「もともと辞職という選択肢はなかった」。兵庫県議会の全会一致で不信任決議を受けた斎藤元彦知事は26日、記者会見で失職・出直し選出馬という選択に至った経緯を説明した。パワーハラスメントなどの疑惑を文書で告発された問題について「おごりや慢心があった」と自省の念を示したが、「道義的責任という言葉は辞職につながる。大きな責任は感じているが、それでも県政を担いたい」などと、かみ合わない受け答えも目立った。

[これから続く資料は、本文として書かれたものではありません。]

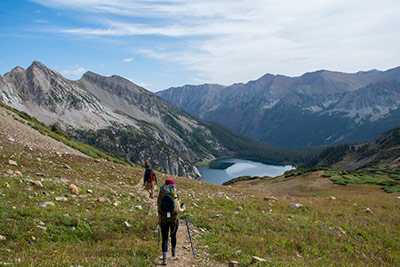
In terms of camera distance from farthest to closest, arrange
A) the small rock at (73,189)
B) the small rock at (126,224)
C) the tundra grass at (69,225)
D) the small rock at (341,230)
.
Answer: the small rock at (341,230)
the small rock at (73,189)
the small rock at (126,224)
the tundra grass at (69,225)

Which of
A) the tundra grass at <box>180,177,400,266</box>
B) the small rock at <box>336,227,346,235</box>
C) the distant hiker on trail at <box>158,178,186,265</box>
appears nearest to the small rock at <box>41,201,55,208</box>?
the distant hiker on trail at <box>158,178,186,265</box>

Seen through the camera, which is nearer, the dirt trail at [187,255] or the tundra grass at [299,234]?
the dirt trail at [187,255]

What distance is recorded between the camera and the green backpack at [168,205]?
10.6 metres

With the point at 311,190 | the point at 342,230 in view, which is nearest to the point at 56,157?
the point at 342,230

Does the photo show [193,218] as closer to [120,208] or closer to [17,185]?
[120,208]

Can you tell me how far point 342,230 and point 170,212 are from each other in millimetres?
13243

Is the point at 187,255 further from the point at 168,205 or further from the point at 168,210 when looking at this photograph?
the point at 168,205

斎藤氏は「県政にとって大きな判断。大変思い悩んできたが、きょう決断した」と切り出した。「3年前(の選挙で)、85万票の負託を頂いた。行財政改革をしっかりやっていくのが新しい県政のスタートだと思ってきた」と説明。県職員の再就職先での「定年」の繰り上げなど実績をアピールした。

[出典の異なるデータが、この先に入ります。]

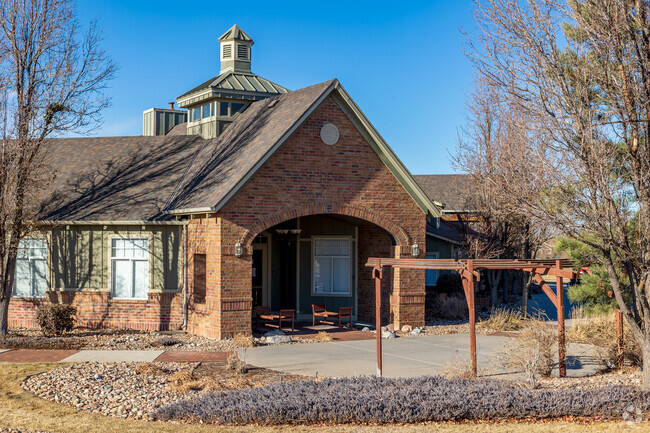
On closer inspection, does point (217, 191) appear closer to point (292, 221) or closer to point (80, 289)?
point (292, 221)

決断の決め手は、25日に高校生から受け取った激励の手紙だったという。「『負けないで。屈しないで。未来のために頑張ってほしい』との手紙をもらい、まだこんな自分でも期待してくれる人がいると受け取った。選挙は大変だが、頑張ってみようと覚悟を決めた」と目を潤ませた。
19日に不信任決議を受けて以降「いろいろな選択肢がある」と態度を明確にしてこなかったが、議会解散や辞職の選択肢は当初からなかったと明かした。「私のこれまでの対応が問題視されてきた。私が自ら信を問うことが大事だと思っている」とし「改革を止めるわけにはいかない」と強調した。

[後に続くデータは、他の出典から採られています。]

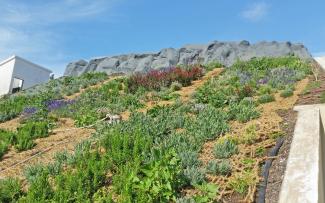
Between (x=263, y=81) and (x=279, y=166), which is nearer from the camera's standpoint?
(x=279, y=166)

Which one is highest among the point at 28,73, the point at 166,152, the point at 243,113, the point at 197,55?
the point at 197,55

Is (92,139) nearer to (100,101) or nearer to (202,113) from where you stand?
(202,113)

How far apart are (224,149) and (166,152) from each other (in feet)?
4.57

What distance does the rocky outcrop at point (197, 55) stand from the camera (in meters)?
35.7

半面「不信任決議は議会の判断だが、本当にそこまでいかなきゃいけなかったのかという思いは、正直ある」「問題の調査と解明は大事だが、知事が職を辞するものなのかということが根底にある」と、県議会の追及姿勢に疑義を呈した。告発者が元県西播磨県民局長だと特定した「犯人捜し」について「後から見ればいろいろな選択肢があると思うが、当時は最善の対応だった」と、改めて正当性を主張した。
県議会は「県政を混乱させた道義的責任は重い」として不信任を突きつけた。記者から繰り返し、この点について問われると「道義的責任は辞職につながるものだと思う。辞職は今回しなかった」と正面からの答えを避けた。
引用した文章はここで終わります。